### [What you have to do]
Reproduce only the lines below from the line containing "Forest XVI Canvas Print" to the line containing "Wood Pellet Exports Hit Record High in 2015", exactly as written, with both end lines kept. Omit the pictures.

### [Task inputs]
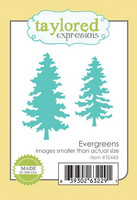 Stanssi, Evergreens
---
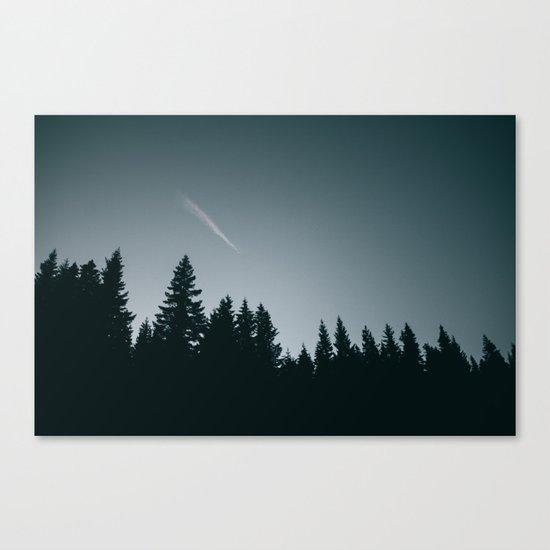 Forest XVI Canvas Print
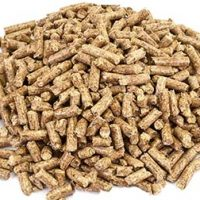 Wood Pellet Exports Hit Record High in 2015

### [Solution below]
 Forest XVI Canvas Print
 Wood Pellet Exports Hit Record High in 2015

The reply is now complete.